Why is this important for clinical trials?
There are currently two therapies in clinical trials for Dravet syndrome that are designed to increase expression of the sodium channel Nav1.1 by increasing the production of protein (the channel) from the SCN1A gene.
The most advanced therapy does this by using a small piece of RNA called an “antisense oligonucleotide” or ASO for short. It is the drug zorevunersen from Stoke Therapeutics (also known as STK-001). The second one is a gene therapy that uses a virus to bring to neurons the instructions to read the SCN1A gene more. It is called ETX101, from Encoded Therapeutics. I won’t get into the science details, you just need to know that both are currently in clinical trials for patients with Dravet syndrome caused by mutations in SCN1A, and both work by ending up in an increase of good sodium channels (opened doors at the concert).

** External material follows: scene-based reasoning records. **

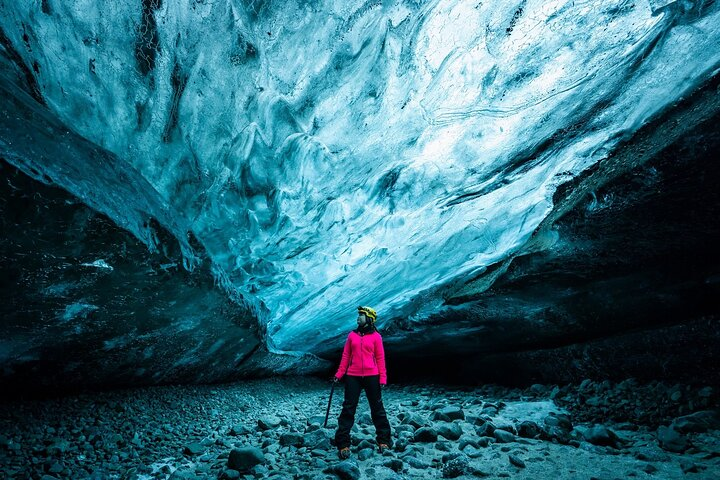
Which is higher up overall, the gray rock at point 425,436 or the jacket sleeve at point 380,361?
the jacket sleeve at point 380,361

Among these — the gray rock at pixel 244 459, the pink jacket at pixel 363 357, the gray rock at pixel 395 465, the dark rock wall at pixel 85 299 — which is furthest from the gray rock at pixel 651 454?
the dark rock wall at pixel 85 299

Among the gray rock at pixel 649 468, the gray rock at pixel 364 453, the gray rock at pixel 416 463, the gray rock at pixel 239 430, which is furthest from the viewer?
the gray rock at pixel 239 430

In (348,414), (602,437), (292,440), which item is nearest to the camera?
(602,437)

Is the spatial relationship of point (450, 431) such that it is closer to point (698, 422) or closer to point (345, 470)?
point (345, 470)

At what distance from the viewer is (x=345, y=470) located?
2885 mm

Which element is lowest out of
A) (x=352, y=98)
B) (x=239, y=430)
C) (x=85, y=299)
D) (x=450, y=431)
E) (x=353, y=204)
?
(x=450, y=431)

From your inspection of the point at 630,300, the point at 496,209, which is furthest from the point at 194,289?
the point at 630,300

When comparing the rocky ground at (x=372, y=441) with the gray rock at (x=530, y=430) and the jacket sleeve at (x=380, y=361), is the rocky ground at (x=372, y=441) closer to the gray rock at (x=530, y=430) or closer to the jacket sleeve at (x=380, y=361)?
the gray rock at (x=530, y=430)

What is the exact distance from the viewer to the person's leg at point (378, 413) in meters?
3.59

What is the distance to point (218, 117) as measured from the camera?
162 inches

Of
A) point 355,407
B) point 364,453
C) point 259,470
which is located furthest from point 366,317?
point 259,470

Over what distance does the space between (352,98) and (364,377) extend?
3616 millimetres

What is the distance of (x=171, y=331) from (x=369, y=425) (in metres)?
3.19

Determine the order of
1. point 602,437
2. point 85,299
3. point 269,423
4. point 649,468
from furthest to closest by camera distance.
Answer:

Both clinical trials accept patients with the two types of loss of function mutations in SCN1A, including the missense. They are not only for patients that have mutations that break the SCN1A gene (nonsense, frameshift, gene deletions). That is a misunderstanding that worries families and the reason for this post.
ETX101 trials asks for “Participant must have a predicted loss of function pathogenic or likely pathogenic SCN1A variant.”
Zorevunersen trials asks for “Documented pathogenic, likely pathogenic variant, or variant of uncertain significance in the SCN1A gene associated with DS”. By the way this trial is not currently enrolling, they finished their Phase 2 trials and are preparing for the Phase 3.
Also VERY important, the large Phase 1/2 trial with zorevunersen is completed, showed safety and efficacy in the patients treated with the genetic drug, and the company has publicly explained that even though they don’t have enough patients to mathematically compare missense versus the other mutations, there doesn’t seem to be any signal that the missense patients don’t respond to this treatment. In this trial they had 45% of patients with missense mutations, and 55% with truncating mutations which are the ones that make no protein from that gene copy.
So it is not true that clinical trials to upregulate expression of SCN1A are only for patients with truncation mutations. But what about safety?
Another worry by scientists has been that the brain won’t handle having 200% of sodium channels (of doors), that it will be dangerous. But the science to support this belief is not there, and in fact both companies had to evaluate their genetic therapies in healthy non-human primates (monkeys) who don’t have Dravet syndrome and therefore have their two GOOD copies of SCN1A, and to show that their therapies increase the production of sodium channels and the monkeys are still fine. Companies need to prove this before getting permission to run trials in patients. So monkeys are fine with 150-200% or more of open doors (letting more sodium in!), which means that we don’t have worries for patients going from 50% of open doors to hopefully 100% of open doors. The extra closed doors, if they have missense mutations of the type that results in protein being made but not functional, are really not a problem.
IN CONCLUSSION
Patients with Dravet syndrome caused by missense mutations in SCN1A are candidates for the clinical trials with ASOs and gene therapies to increase SCN1A expression, and will be candidate for this therapies after approval.